** Opening Given records block **
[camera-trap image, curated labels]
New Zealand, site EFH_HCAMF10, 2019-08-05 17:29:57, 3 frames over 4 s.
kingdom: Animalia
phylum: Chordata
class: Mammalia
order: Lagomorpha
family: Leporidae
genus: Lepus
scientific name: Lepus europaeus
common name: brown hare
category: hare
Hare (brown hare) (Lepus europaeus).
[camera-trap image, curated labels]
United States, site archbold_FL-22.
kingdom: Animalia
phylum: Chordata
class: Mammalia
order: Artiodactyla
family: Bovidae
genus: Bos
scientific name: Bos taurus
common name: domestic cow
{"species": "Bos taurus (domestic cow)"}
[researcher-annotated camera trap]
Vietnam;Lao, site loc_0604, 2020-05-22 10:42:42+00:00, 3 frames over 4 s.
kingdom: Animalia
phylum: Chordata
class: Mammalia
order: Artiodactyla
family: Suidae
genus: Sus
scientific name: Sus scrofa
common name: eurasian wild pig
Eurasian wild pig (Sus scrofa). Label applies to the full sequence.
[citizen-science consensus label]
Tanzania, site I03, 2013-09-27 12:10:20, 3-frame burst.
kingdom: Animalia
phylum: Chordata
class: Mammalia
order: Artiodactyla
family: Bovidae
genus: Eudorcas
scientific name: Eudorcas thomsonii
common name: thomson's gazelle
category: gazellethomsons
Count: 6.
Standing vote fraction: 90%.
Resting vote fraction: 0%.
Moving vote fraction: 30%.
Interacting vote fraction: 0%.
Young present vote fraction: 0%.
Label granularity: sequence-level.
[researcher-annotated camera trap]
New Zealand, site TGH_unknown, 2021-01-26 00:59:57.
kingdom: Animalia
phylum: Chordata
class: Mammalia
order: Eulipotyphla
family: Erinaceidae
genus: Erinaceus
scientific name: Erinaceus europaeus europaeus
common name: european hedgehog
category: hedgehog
** Closing Given records block **
• Task requirements
Lines with "vote": return each one from the data above.

• Answer below
Standing vote fraction: 90%.
Resting vote fraction: 0%.
Moving vote fraction: 30%.
Interacting vote fraction: 0%.
Young present vote fraction: 0%.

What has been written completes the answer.